Directions for this task:
In the article below on insurance disputes, by what percentage did the number of insurance disputes FOS accepted into case management rise?

Start of Selected text

While insurers emerged relatively unscathed from the recent Senate inquiry examining transparency, competition and rising prices in the sector, issues of trust and confidence remain central to the industry’s future.

Poor handling of disputes with customers risks undermining the industry’s efforts to enhance its reputation and show it is responsive to pressure for improvement.

The number of general insurance disputes received by FOS jumped 25% last financial year, after a 19% increase in the previous year. They were a major driver of the overall rise in disputes landing on the ombudsman’s desk.

FOS accepted 8756 insurance disputes into case management, up 28%, according to the annual review released last week.

Once a dispute is accepted, FOS refers it back to the organisation concerned, offering a second opportunity to resolve issues. But insurers performed poorly at that stage of the process, too.

“The insurance industry is less successful at resolving matters at that time than the banks and other large providers,” Lead Ombudsman, General Insurance, John Price tells insuranceNEWS.com.au.

“It is unclear exactly why that has occurred.”

Nevertheless, Mr Price points to a range of potential issues, including industry changes occurring while the sector faces pressure from lacklustre premium growth and low investment returns.

“We have had, during the year, significant issues with the insurance industry and its failure to respond and provide information as required under our terms of reference,” he says. “When we talk to the industry and we talk to the representatives, we hear about the organisational changes, restructuring, the resourcing of the areas that clearly impact on the industry’s ability to respond to FOS.”

The figures follow the release earlier this year of the Code Governance Committee General Insurance Industry Data Report for 2015/16, which showed a 32% jump in dispute levels.

Withdrawn claims grew 29% and declined claims were up 14%, with the combined total representing about 11% of lodged claims, the code report showed. Little information was provided on drivers of the increases, but outcomes ultimately affect matters that come to FOS.

“I think the industry needs to explain in more detail the reasons for this dramatic increase in withdrawn claims and dramatic increase in declined claims,” Mr Price says.

FOS notes increased claims and heightened consumer awareness and expectations, such as on turnaround times and repair quality, are likely contributors to the rising number of disputes.

“These matters are with the industry to resolve, but we are working with insurers to improve their procedures,” Mr Price says.

End of Selected text
Start of Records provided

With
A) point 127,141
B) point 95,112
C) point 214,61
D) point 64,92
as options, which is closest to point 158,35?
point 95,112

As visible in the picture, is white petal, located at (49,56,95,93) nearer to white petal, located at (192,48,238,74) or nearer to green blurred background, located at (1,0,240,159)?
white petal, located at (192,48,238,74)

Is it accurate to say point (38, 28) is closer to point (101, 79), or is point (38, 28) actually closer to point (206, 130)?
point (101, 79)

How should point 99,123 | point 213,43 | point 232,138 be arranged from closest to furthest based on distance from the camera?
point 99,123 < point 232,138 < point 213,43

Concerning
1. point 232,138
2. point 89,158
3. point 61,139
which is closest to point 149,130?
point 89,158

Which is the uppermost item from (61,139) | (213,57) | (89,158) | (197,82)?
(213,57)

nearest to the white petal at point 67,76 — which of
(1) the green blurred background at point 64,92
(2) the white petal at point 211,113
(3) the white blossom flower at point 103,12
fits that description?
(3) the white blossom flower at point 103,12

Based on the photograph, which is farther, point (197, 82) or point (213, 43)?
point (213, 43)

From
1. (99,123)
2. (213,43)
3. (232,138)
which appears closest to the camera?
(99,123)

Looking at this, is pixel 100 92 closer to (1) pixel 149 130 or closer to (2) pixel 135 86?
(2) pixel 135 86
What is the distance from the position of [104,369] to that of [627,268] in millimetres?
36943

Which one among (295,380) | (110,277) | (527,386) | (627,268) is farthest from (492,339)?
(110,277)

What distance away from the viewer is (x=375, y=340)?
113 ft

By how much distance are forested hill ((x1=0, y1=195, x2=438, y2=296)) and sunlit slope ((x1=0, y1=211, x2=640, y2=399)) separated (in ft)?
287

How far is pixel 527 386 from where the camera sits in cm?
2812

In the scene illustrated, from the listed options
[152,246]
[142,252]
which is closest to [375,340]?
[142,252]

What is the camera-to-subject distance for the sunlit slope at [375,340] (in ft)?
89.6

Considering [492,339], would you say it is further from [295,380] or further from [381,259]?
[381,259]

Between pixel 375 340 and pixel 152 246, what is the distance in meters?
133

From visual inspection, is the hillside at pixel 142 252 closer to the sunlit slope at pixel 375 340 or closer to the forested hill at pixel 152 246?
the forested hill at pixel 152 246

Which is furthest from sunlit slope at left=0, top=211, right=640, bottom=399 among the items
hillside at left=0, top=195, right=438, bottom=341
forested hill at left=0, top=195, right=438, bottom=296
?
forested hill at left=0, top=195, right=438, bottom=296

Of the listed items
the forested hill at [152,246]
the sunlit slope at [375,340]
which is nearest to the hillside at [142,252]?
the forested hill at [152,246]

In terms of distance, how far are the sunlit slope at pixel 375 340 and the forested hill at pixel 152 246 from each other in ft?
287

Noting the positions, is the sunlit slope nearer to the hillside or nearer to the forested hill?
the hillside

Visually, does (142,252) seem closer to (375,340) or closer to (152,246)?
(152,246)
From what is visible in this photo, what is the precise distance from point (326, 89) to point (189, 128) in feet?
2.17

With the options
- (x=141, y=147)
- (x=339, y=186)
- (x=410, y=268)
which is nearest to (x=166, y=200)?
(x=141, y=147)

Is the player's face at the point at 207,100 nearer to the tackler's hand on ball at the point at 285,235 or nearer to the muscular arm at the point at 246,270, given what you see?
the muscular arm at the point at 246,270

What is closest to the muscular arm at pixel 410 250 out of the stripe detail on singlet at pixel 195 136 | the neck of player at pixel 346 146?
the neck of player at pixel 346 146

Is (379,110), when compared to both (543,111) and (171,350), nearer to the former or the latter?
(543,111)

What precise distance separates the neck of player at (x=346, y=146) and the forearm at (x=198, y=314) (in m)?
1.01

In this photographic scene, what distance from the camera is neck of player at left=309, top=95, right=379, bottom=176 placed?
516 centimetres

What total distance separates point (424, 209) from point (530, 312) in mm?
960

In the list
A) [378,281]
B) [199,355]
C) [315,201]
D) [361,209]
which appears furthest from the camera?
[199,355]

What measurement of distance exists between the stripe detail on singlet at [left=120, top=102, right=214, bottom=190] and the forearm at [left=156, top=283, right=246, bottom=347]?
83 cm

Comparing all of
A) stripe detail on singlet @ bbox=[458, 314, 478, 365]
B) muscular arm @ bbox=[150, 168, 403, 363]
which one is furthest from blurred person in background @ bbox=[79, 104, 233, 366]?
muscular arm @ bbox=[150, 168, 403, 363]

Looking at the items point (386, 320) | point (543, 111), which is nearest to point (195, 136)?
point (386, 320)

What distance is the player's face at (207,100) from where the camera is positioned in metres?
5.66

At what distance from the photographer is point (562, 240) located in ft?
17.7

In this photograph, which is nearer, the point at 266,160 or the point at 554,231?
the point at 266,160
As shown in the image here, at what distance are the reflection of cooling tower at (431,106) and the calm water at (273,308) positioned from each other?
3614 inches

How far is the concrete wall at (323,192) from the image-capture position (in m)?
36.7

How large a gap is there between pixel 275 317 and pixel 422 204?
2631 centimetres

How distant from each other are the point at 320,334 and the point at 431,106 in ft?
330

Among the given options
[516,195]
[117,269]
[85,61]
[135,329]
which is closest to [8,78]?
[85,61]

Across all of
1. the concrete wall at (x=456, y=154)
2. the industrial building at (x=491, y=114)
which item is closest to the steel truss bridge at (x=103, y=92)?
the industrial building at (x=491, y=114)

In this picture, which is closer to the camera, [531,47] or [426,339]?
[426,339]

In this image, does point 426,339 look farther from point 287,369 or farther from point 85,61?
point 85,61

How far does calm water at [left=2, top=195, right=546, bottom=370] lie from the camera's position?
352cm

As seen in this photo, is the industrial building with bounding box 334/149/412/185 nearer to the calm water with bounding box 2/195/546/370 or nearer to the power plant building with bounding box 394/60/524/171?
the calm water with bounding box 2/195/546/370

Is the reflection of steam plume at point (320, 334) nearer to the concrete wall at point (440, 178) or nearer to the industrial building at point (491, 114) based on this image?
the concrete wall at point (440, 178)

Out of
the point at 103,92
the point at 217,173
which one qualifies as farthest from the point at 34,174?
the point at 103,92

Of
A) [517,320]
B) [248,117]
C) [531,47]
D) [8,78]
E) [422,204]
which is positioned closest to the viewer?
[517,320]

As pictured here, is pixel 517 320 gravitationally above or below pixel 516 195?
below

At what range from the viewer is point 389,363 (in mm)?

End of Records provided
Start of Records provided

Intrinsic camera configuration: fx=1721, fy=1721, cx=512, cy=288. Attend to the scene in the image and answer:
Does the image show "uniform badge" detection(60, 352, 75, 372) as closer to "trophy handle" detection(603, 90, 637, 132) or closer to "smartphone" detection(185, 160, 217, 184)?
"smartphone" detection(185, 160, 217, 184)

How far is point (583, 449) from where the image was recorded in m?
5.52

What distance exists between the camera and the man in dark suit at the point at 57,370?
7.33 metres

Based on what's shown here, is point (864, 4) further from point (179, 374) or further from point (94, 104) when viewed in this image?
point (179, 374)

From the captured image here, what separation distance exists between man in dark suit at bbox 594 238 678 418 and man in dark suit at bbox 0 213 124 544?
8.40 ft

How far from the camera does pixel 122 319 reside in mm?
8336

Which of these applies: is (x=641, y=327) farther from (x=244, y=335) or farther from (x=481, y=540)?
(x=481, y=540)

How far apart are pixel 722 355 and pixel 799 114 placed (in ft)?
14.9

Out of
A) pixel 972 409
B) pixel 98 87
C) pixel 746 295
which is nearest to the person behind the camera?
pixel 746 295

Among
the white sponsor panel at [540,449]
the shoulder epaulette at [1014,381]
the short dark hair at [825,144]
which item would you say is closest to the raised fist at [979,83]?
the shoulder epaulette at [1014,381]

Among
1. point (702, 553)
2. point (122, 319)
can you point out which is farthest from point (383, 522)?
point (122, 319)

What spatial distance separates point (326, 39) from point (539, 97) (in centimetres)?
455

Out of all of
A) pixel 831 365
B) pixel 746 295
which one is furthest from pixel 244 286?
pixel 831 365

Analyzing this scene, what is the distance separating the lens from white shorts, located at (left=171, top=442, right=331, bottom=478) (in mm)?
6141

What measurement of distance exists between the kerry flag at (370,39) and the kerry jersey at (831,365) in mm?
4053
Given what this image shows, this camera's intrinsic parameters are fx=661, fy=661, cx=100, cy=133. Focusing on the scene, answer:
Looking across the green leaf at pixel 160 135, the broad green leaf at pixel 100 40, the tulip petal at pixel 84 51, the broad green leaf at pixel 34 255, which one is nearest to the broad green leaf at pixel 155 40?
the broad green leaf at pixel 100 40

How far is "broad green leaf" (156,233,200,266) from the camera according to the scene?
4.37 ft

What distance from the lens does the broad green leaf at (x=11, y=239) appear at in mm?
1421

End of Records provided

Your solution:
28%